On May 15th, 1976 Joe Coleman woke up feeling not himself. Fever. Aches and pains. He felt sluggish and told Tigers manager Ralph Houk that the flu bug had gotten a hold of him, he wouldn’t be able to take his scheduled turn in the rotation. Houk tapped 21 year old Mark Fidrych on the shoulder and said “looks like you’re my guy today, don’t make me regret it”. The curly haired, vivacious young righthander obliged, allowing only two hits in a complete game 2-1 victory, and thus began the year of the bird.
He would finish the ’76 season 19-9 with a league leading 2.34 ERA and 24 complete games out of 29 started. He tossed 250 and 1/3 innings, as a 21 year old rookie. The promise of his lanky delivery shone bright under the lights every time he took the hill that summer.
He started the All-Star game in Philadelphia, brushing off President Gerald Ford until after the game because he was in his words “too into the whole thing, too ready” to shake hands with the leader of the free world before facing the National League lineup. He met the President afterwards, signing a ball for him that Ford kept on his desk in the oval office the rest of the season.
Fidrych won the American League rookie of the year handily, receiving all but one first place vote. He finished second in the AL Cy Young Award voting behind hall of famer Jim Palmer. Not bad for a crazy haired goofball who didn’t make his first start until five weeks into the season.
Whenever I’ve thought about Mark over the years the first visual that comes to me is his hair. The wild, curly mop falling out of his cap in every direction, I imagine this is what Kurt Vonnegut would have looked like in a Tigers uniform. Like something out of a Vonnegut novel Fidrych was intriguing to say the least. He is remembered as much for his giddy ways and childlike zeal as for his phenomonal 1976 season.
I was born in April of 1975, so I was barely a year old when Mark set the baseball world on its’ ear. Through the tales my father told and the grainy footage still available I’ve had the opportunity to see him in all his glory, for which I’m grateful, for I’ve never seen anything quite like the bird.
His nickname was born from his physical resemblance to the big bird character on Sesame Street. At 6 foot 3 inches tall with the aforementioned curly yellow top it remains among the most appropriate nicknames for a ball player I’ve ever encountered. It could have come as much from his bubbling personality, his overtly friendly demeanor, his pure, unbridled enthusiasm for the game of baseball.
I had the opportunity to meet Mark several times in my youth at baseball card shows. He was everything you would expect him to be. There was no character he became when he stepped out of the dugout or in front of a TV camera, Mark was Mark, all the time, everytime. He was friendly, simple, exuberant and as happy a human being as any I’ve met. And now he’s gone, at 54 years old. His career and his life both having ended far too early.
According to published reports Fidrych was killed Monday when a 10-wheel dumptruck he was repairing slipped off a jack, crushing him at his farm in Massachusetts.

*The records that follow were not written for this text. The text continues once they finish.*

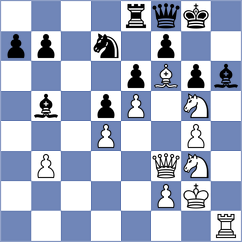 Modric - Richter (chess.com INT, 2024)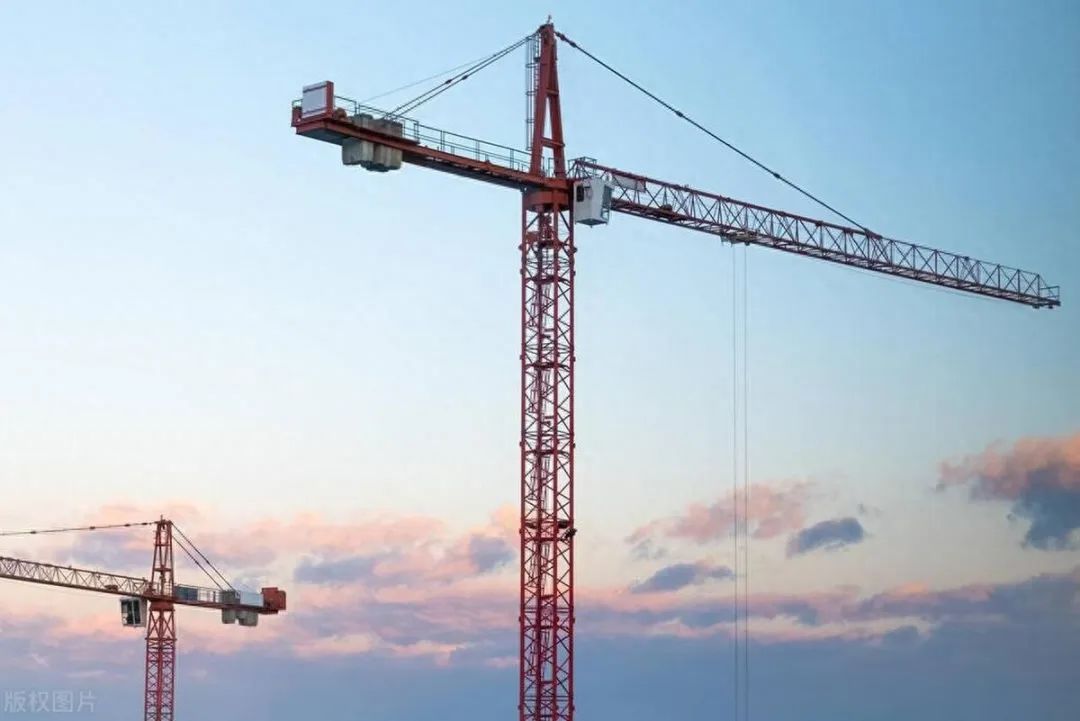 塔式起重機(jī)安全監(jiān)控系統(tǒng)，建筑工地的“安全衛(wèi)士”
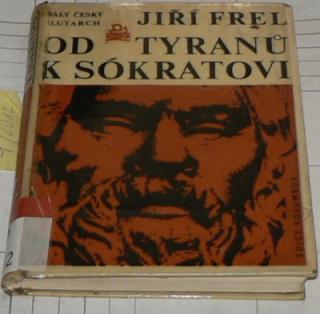 OD TYRANŮ K SÓKRATOVI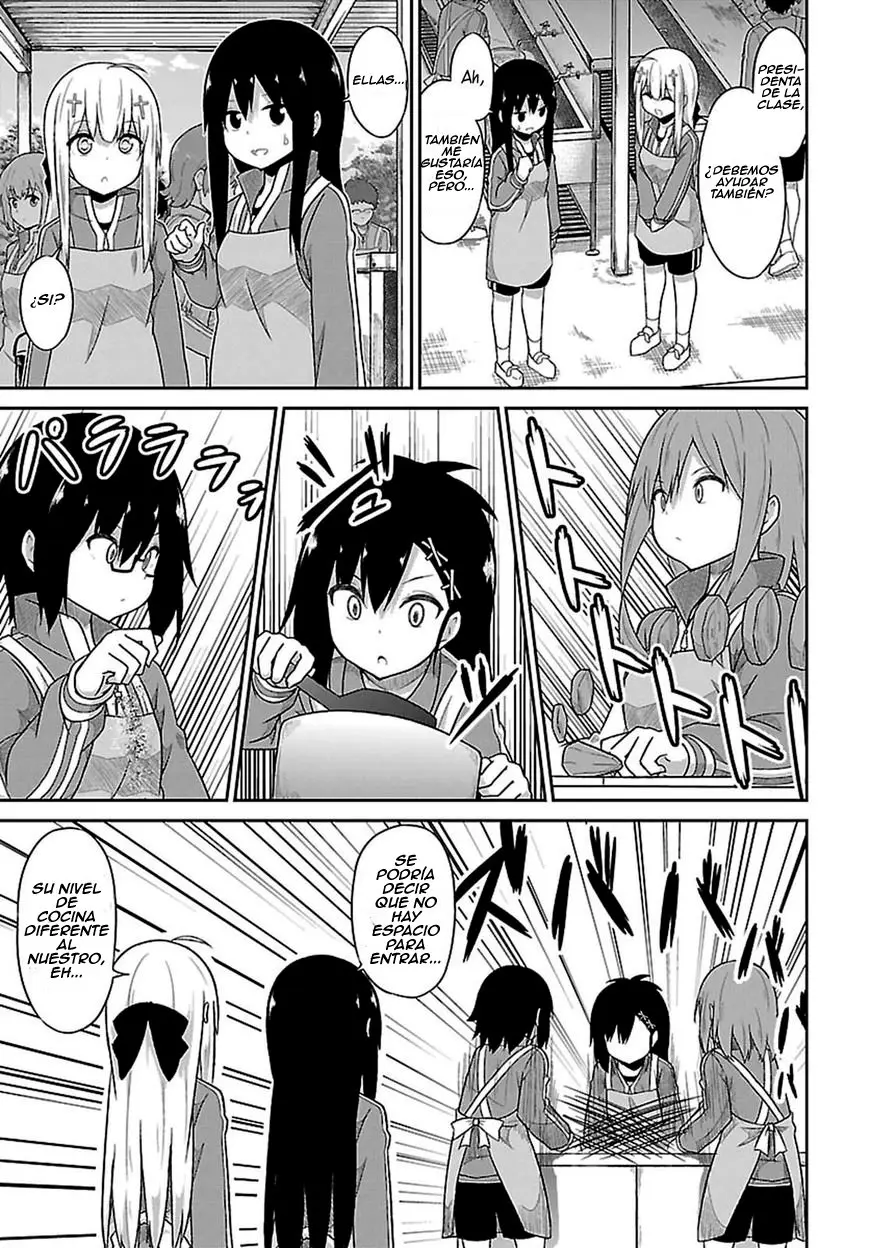 Gabriel Dropout (2014) - Capítulo 46 - Página 14 - LectorTMOo
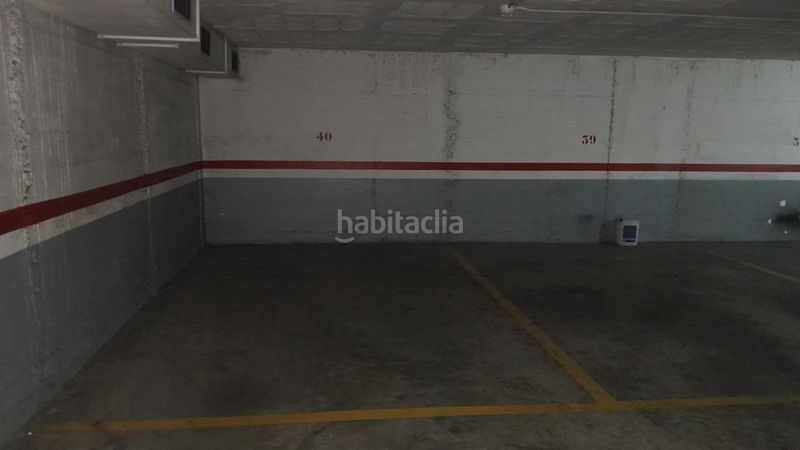 Foto 7a04b2f6-6ef7-4183-9f0c-e35562d242fa. Parking coche en Casc Antic Ripollet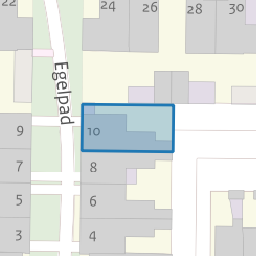 Perceel SPZ00-D-5149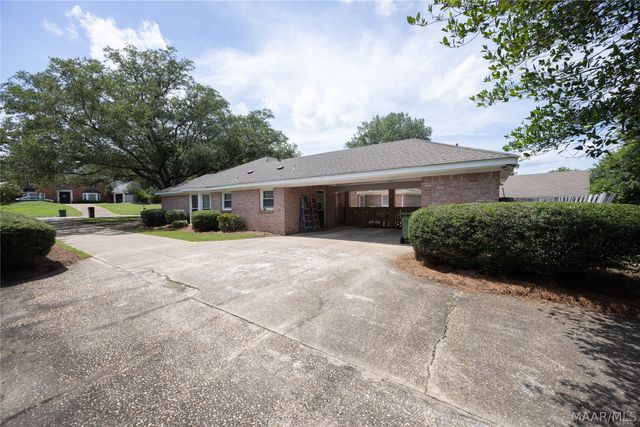 2131 Bowen Drive, Montgomery, AL 36106
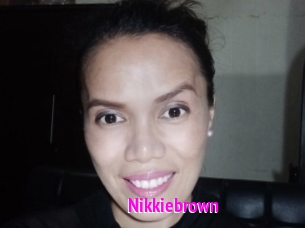 Nikkiebrown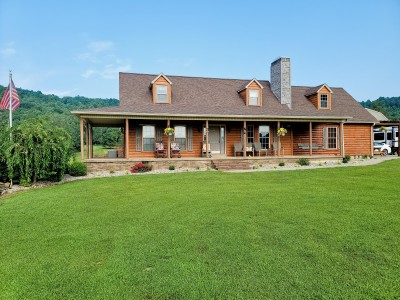 945 St. Francis Road, Loretto, KY 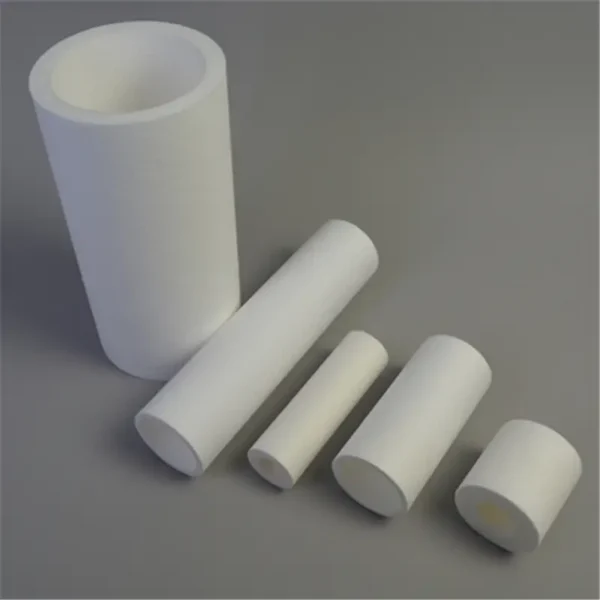 Factory Polypropylene Blown Water Purification 5 micron filters PP Sediment Cartridge Filter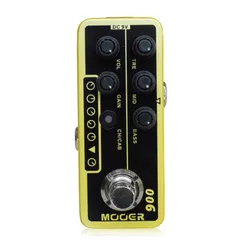 2025年最新】mooer micro preampの人気アイテム - メルカリ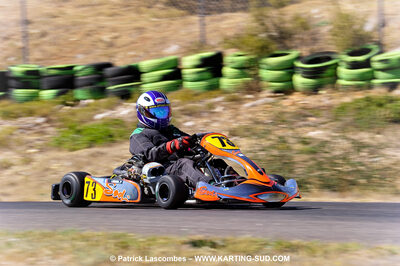 28/08 et 29/08/2010 : 4ème Coupe de l’Amitié à Grabels (Photos Patrick Lascombes) 2010 — karting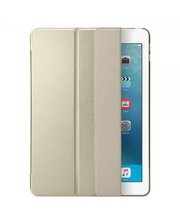 Spigen для iPad 9.7" Smart Fold Gold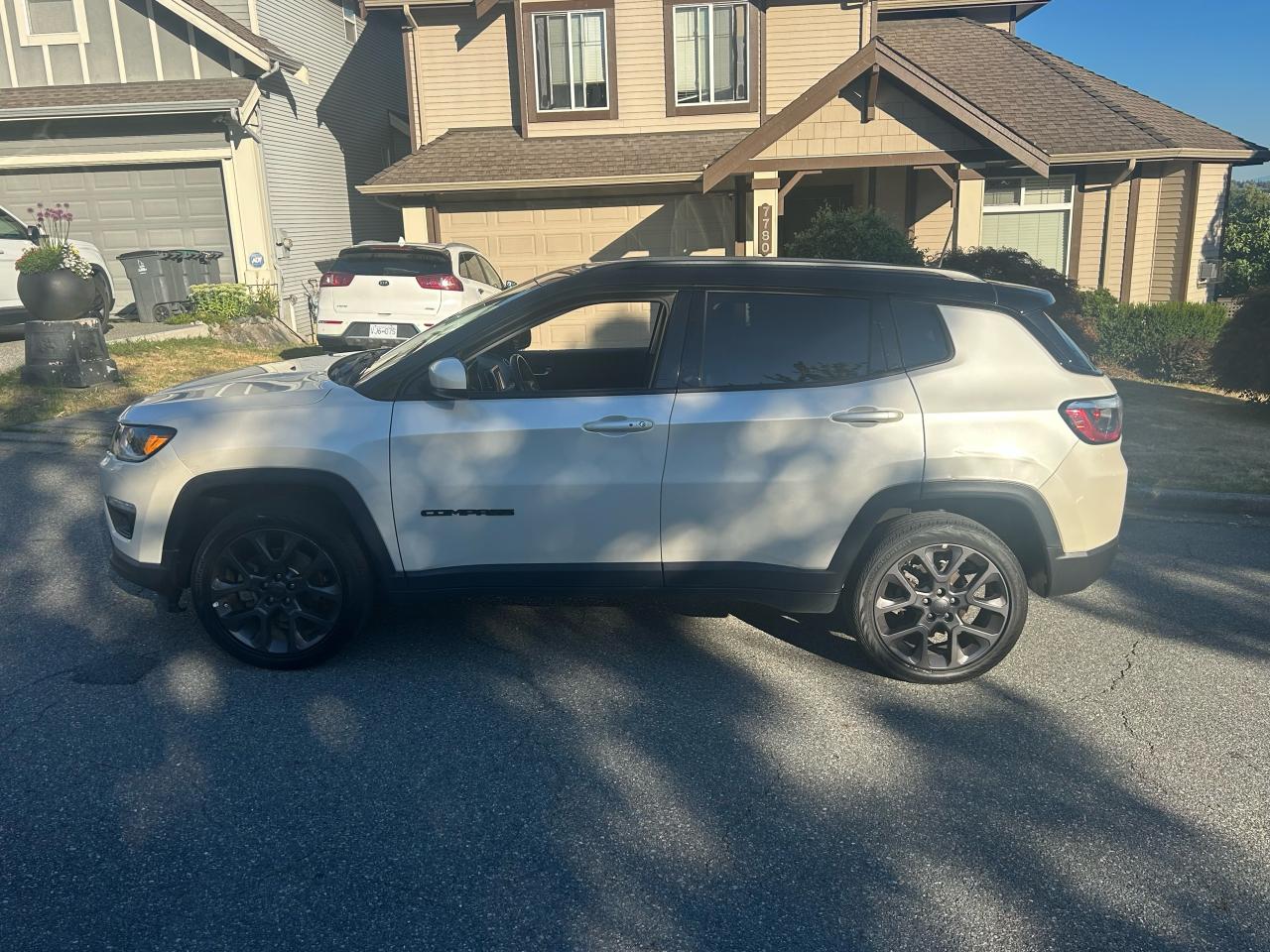 2019 Jeep Compass High Altitude - Photo #2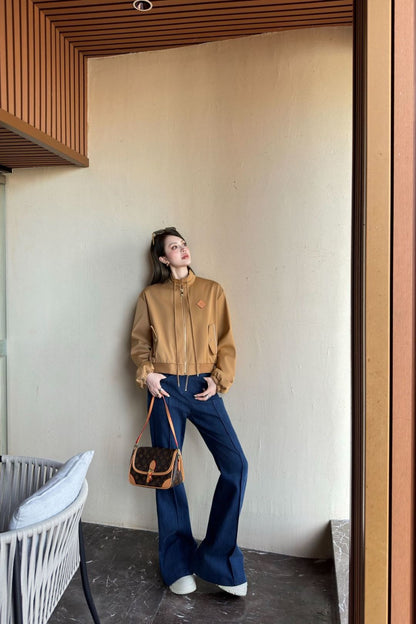 Louis 25fw jacket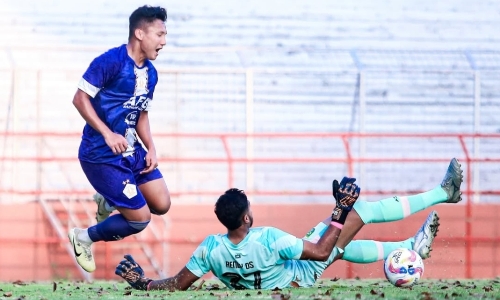 Bukan Sekadar Uji Coba, Ini Alasan Persik Pilih Persebaya Jadi Lawan Sparring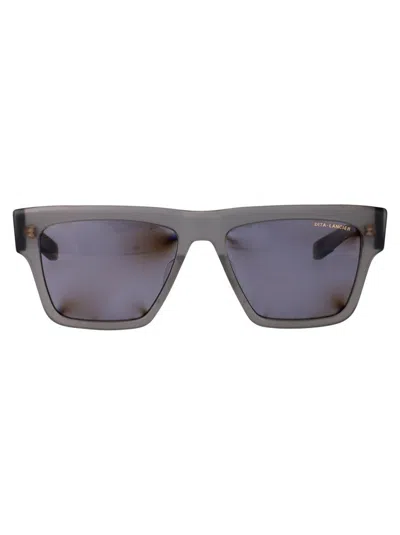 Dita Sunglasses In Gray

He owned a trucking company, at which he was a hands on owner to say the least. After baseball he briefly owned a swimming pool company, farmed, did construction work – the kind of life many of us would live in anguish and frustration knowing that we were once a dominant starting pitcher in the major leagues, reduced to this menial labor.
If Mark did feel that pain, he never showed it. In the times I met him, spoke with him, he wore a smile so big you could have landed a plane on it. In every interview clip I’ve come across from his post-MLB days I have yet to find a shot of him looking anything but ecstatic. Some people are born with the innate ability to simply be happy, through bad luck and misfortune, even in the extreme. Mr. Fidrych seems to qualify here.
It was his jovial ways that endeared him to the city of Detroit as much as his crippling slider, if not more so. It was not only in Detroit however that his popularity blossomed. In 1976 Fidrych pitched 17 consecutive games in front of a sold-out crowd, home and away. His June 28th start against the New York Yankees on ABC’s now defunct Monday Night Baseball remains the highest rated broadcast in the thirteen year history of the series. He appeared on national TV and radio shows, was the first athlete to appear on the cover of Rolling Stone magazine, he even appeared on Sesame Street. For one summer the country was addicted to the bird.
The following spring he tore up his knee trying to hop a fence in Lakeland. He had the surgeries, he did the rehab, but it never healed right, leading to him favoring his leg and putting additional stress on his right shoulder. That lead to a myriad of arm troubles that limited him to only a handful of appearances over the next few seasons. He attempted a comeback with his hometown Red Sox in 1983, but he never got past AAA Pawtucket.
I always wonder what to say when a man returns to the earth before his time. I struggle to sum up the complicated emotions at play. So in this case I’ll take a page out of Mark’s book – I’ll just keep smiling and talking to the baseball.